*What the task requires*
Please rewrite the entries from the line with "Which is farthest from (x=98, y=459)" through the end, replacing "farthest" with "furthest" and leaving everything else unchanged.

*Dataset excerpts*
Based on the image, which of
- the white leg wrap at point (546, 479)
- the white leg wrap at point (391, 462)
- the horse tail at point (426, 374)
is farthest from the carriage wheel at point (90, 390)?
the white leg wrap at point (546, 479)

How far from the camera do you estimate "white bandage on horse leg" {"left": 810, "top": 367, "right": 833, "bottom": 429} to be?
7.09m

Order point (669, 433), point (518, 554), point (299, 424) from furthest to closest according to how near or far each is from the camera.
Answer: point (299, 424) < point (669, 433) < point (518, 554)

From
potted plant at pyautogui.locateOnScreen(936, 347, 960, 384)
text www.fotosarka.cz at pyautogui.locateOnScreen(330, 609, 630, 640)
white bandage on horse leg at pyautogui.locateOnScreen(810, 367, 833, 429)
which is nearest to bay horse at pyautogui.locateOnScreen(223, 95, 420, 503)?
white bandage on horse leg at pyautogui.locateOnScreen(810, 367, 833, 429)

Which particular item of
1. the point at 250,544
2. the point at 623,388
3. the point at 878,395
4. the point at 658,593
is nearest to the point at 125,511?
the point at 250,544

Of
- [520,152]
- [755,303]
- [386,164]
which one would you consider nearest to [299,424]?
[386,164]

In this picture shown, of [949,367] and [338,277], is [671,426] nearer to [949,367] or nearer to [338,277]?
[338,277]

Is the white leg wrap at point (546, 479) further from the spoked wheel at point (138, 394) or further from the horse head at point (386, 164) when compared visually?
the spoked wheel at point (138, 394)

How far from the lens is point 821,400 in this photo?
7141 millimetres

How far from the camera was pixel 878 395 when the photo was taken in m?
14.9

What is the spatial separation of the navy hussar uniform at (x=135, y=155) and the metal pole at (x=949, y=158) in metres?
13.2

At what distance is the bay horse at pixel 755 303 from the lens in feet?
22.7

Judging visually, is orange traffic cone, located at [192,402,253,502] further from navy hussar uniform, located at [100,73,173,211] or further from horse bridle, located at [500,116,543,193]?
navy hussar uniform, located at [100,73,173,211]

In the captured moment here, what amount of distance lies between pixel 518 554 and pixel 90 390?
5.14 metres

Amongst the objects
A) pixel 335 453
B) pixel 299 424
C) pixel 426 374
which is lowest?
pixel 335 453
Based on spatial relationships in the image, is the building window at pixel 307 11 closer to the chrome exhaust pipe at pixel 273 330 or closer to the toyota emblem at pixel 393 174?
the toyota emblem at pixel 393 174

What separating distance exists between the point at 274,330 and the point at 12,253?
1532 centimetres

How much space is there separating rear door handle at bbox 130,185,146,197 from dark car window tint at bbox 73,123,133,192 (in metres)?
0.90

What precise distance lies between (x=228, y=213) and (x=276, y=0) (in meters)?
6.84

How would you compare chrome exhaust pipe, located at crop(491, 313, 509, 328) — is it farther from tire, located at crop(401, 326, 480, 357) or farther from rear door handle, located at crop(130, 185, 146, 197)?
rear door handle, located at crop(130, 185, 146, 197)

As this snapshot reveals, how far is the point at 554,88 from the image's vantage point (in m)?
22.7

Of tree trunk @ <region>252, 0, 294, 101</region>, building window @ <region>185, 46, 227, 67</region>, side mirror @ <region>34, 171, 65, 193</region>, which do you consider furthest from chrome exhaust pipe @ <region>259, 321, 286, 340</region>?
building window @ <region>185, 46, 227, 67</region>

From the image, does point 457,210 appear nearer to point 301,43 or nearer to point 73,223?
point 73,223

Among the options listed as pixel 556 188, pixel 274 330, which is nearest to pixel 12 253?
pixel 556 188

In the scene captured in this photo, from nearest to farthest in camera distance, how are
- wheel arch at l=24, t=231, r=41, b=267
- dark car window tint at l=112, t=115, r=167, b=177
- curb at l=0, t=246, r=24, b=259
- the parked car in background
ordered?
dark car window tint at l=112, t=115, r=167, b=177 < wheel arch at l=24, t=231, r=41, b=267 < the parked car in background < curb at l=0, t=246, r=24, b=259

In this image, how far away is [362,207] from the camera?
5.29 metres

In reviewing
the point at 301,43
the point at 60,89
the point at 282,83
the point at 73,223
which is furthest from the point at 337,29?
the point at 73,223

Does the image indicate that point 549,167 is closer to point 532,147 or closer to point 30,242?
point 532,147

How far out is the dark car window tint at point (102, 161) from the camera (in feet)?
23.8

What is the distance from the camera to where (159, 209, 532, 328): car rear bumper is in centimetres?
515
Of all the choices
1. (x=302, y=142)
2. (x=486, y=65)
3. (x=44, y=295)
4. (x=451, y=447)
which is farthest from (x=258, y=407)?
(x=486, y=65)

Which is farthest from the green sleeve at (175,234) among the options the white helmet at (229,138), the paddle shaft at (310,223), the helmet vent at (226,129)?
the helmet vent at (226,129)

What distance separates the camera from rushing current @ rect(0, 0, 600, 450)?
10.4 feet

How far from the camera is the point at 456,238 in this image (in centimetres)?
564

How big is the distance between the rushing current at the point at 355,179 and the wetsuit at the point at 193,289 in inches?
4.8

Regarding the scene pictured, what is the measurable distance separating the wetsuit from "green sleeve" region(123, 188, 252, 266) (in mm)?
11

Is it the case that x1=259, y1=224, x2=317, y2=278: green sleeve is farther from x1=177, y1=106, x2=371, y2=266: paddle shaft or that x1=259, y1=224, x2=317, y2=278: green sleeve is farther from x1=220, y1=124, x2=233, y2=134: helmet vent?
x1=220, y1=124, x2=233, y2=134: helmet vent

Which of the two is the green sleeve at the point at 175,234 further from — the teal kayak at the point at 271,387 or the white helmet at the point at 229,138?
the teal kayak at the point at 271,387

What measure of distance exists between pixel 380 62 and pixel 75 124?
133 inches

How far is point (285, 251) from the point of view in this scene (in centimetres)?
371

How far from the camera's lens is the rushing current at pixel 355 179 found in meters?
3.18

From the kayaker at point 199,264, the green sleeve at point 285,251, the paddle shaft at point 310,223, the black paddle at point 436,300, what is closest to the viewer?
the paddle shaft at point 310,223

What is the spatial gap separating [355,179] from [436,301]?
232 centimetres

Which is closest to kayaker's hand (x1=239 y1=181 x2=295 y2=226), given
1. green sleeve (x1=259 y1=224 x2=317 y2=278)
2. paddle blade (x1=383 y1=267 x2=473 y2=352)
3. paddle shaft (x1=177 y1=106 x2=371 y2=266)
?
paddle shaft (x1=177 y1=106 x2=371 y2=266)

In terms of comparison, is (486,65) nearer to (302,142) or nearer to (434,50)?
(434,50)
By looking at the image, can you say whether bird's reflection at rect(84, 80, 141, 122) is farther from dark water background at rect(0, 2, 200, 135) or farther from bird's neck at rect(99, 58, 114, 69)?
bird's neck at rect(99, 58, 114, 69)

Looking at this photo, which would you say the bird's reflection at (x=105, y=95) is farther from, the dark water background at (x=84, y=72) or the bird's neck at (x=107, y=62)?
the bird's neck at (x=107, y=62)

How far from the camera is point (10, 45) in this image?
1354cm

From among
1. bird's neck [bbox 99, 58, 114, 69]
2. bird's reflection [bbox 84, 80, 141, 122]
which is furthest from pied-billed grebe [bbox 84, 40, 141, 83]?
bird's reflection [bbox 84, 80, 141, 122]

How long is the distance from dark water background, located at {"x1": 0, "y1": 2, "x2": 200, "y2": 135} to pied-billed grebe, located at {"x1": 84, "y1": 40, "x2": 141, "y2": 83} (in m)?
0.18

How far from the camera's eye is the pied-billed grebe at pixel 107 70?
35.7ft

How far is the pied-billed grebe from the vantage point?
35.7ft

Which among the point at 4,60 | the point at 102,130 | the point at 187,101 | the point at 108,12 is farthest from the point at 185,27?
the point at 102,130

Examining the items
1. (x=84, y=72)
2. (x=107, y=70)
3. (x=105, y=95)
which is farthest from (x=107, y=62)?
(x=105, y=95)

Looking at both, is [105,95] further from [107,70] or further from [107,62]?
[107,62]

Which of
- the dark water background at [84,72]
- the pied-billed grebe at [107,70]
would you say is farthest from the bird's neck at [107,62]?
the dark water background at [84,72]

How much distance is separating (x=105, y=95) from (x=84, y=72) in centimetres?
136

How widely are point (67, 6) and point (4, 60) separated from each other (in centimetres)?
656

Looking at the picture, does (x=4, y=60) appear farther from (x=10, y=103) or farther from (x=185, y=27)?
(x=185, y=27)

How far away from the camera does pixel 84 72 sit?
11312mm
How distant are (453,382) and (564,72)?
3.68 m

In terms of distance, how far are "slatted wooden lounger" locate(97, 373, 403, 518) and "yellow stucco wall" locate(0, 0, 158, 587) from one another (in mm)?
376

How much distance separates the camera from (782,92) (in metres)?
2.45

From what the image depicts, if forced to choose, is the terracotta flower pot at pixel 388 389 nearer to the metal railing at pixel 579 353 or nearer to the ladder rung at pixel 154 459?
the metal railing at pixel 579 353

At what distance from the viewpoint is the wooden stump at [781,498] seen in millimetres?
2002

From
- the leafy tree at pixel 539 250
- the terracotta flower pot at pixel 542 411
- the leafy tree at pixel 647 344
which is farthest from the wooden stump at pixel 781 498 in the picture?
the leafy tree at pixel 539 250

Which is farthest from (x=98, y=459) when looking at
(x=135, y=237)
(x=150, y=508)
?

*Response*
Which is furthest from (x=98, y=459) when looking at
(x=135, y=237)
(x=150, y=508)
?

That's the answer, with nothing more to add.